[Entries with spatial questions]
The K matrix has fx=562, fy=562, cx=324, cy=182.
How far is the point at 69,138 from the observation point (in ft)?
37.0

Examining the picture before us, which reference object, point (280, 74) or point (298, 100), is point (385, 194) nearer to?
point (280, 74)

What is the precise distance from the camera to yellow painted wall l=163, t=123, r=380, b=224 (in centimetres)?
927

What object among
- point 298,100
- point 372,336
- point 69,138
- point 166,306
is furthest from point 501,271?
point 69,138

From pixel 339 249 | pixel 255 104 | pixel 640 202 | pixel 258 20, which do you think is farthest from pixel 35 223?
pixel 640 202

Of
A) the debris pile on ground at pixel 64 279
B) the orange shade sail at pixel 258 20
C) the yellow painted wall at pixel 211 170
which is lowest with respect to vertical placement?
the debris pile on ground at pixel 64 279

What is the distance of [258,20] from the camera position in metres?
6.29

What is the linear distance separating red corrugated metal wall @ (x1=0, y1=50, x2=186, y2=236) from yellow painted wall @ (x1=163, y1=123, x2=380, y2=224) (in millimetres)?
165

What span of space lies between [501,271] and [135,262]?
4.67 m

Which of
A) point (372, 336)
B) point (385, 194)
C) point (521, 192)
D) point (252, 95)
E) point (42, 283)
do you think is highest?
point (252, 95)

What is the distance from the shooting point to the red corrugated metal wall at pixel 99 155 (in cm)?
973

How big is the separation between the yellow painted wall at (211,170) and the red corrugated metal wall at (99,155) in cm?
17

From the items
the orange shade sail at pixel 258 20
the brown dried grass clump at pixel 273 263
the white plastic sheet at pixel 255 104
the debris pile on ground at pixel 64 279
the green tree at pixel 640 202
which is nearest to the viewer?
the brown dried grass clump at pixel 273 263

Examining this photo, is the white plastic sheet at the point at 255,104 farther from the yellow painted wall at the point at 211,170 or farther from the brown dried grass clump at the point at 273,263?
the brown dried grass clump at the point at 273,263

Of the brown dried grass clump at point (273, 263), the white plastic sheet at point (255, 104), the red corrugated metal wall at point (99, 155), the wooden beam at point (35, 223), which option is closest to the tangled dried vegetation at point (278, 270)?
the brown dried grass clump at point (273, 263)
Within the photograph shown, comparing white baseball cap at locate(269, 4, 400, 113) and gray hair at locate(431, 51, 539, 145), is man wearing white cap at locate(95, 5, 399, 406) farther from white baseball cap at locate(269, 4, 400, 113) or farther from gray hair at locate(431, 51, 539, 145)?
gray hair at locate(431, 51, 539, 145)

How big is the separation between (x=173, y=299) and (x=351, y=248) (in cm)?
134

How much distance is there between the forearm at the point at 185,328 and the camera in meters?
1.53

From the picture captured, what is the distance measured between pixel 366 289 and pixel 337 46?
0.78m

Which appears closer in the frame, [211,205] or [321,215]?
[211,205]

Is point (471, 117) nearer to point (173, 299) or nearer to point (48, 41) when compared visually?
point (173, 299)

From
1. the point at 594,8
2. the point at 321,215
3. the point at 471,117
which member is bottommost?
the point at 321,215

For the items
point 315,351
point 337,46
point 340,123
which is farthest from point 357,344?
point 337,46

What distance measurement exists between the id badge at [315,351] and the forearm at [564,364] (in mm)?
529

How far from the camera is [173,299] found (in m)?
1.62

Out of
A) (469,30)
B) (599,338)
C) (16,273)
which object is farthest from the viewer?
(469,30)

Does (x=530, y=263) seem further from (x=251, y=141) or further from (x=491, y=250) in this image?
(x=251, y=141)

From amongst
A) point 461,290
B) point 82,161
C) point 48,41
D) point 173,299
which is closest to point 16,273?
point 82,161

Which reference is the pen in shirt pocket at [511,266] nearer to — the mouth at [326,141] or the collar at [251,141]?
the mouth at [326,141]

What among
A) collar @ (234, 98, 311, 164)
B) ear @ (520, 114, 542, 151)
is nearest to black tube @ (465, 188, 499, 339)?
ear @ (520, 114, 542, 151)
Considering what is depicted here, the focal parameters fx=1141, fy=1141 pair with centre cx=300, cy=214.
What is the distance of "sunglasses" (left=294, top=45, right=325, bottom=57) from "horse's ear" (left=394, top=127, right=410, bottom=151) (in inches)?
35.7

To be done:
Render every line of the entries above as a numbered list, leaving out the blank lines.

Task output:
1. The K matrix has fx=562, fy=562, cx=324, cy=182.
2. How far is the point at 69,138 from the observation point (in ft)?
3. 37.0
4. Examining the picture before us, which reference object, point (280, 74) or point (298, 100), is point (385, 194) nearer to?
5. point (280, 74)
6. What is the precise distance from the camera to yellow painted wall l=163, t=123, r=380, b=224 (in centimetres)?
7. 927
8. What object among
9. - point 298,100
10. - point 372,336
11. - point 69,138
12. - point 166,306
13. is furthest from point 501,271?
14. point 69,138
15. From pixel 339 249 | pixel 255 104 | pixel 640 202 | pixel 258 20, which do you think is farthest from pixel 35 223?
16. pixel 640 202
17. Of
18. A) the debris pile on ground at pixel 64 279
19. B) the orange shade sail at pixel 258 20
20. C) the yellow painted wall at pixel 211 170
21. which is lowest with respect to vertical placement?
22. the debris pile on ground at pixel 64 279
23. What is the distance of [258,20] from the camera position in metres?
24. 6.29
25. What is the linear distance separating red corrugated metal wall @ (x1=0, y1=50, x2=186, y2=236) from yellow painted wall @ (x1=163, y1=123, x2=380, y2=224) (in millimetres)?
26. 165
27. What span of space lies between [501,271] and [135,262]?
28. 4.67 m
29. Which of
30. A) point (372, 336)
31. B) point (385, 194)
32. C) point (521, 192)
33. D) point (252, 95)
34. E) point (42, 283)
35. do you think is highest?
36. point (252, 95)
37. What is the distance from the shooting point to the red corrugated metal wall at pixel 99 155 (in cm)?
38. 973
39. How big is the separation between the yellow painted wall at (211,170) and the red corrugated metal wall at (99,155) in cm?
40. 17
41. From the items
42. the orange shade sail at pixel 258 20
43. the brown dried grass clump at pixel 273 263
44. the white plastic sheet at pixel 255 104
45. the debris pile on ground at pixel 64 279
46. the green tree at pixel 640 202
47. which is nearest to the viewer?
48. the brown dried grass clump at pixel 273 263
49. Examining this photo, is the white plastic sheet at the point at 255,104 farther from the yellow painted wall at the point at 211,170 or farther from the brown dried grass clump at the point at 273,263?
50. the brown dried grass clump at the point at 273,263
51. Of the brown dried grass clump at point (273, 263), the white plastic sheet at point (255, 104), the red corrugated metal wall at point (99, 155), the wooden beam at point (35, 223), which option is closest to the tangled dried vegetation at point (278, 270)?
52. the brown dried grass clump at point (273, 263)
53. Within the photograph shown, comparing white baseball cap at locate(269, 4, 400, 113) and gray hair at locate(431, 51, 539, 145), is man wearing white cap at locate(95, 5, 399, 406) farther from white baseball cap at locate(269, 4, 400, 113) or farther from gray hair at locate(431, 51, 539, 145)?
54. gray hair at locate(431, 51, 539, 145)
55. How big is the separation between (x=173, y=299) and (x=351, y=248) (in cm)?
56. 134
57. How much distance is there between the forearm at the point at 185,328 and the camera in meters?
58. 1.53
59. From the picture captured, what is the distance measured between pixel 366 289 and pixel 337 46?
60. 0.78m
61. Which appears closer in the frame, [211,205] or [321,215]?
62. [211,205]
63. Is point (471, 117) nearer to point (173, 299) or nearer to point (48, 41) when compared visually?
64. point (173, 299)
65. From
66. 1. the point at 594,8
67. 2. the point at 321,215
68. 3. the point at 471,117
69. which member is bottommost?
70. the point at 321,215
71. For the items
72. point 315,351
73. point 337,46
74. point 340,123
75. which is farthest from point 357,344?
76. point 337,46
77. What distance measurement exists between the id badge at [315,351] and the forearm at [564,364] (in mm)?
78. 529
79. How far from the camera is [173,299] found (in m)?
80. 1.62
81. Out of
82. A) (469,30)
83. B) (599,338)
84. C) (16,273)
85. which object is farthest from the viewer?
86. (469,30)
87. Does (x=530, y=263) seem further from (x=251, y=141) or further from (x=491, y=250) in this image?
88. (x=251, y=141)
89. From amongst
90. A) point 461,290
91. B) point 82,161
92. C) point 48,41
93. D) point 173,299
94. which is closest to point 16,273?
95. point 82,161
96. Which reference is the pen in shirt pocket at [511,266] nearer to — the mouth at [326,141] or the collar at [251,141]?
97. the mouth at [326,141]
98. What among
99. A) collar @ (234, 98, 311, 164)
100. B) ear @ (520, 114, 542, 151)
101. is nearest to black tube @ (465, 188, 499, 339)?
102. ear @ (520, 114, 542, 151)
103. Considering what is depicted here, the focal parameters fx=1141, fy=1141 pair with centre cx=300, cy=214.
104. What is the distance of "sunglasses" (left=294, top=45, right=325, bottom=57) from "horse's ear" (left=394, top=127, right=410, bottom=151) (in inches)?
105. 35.7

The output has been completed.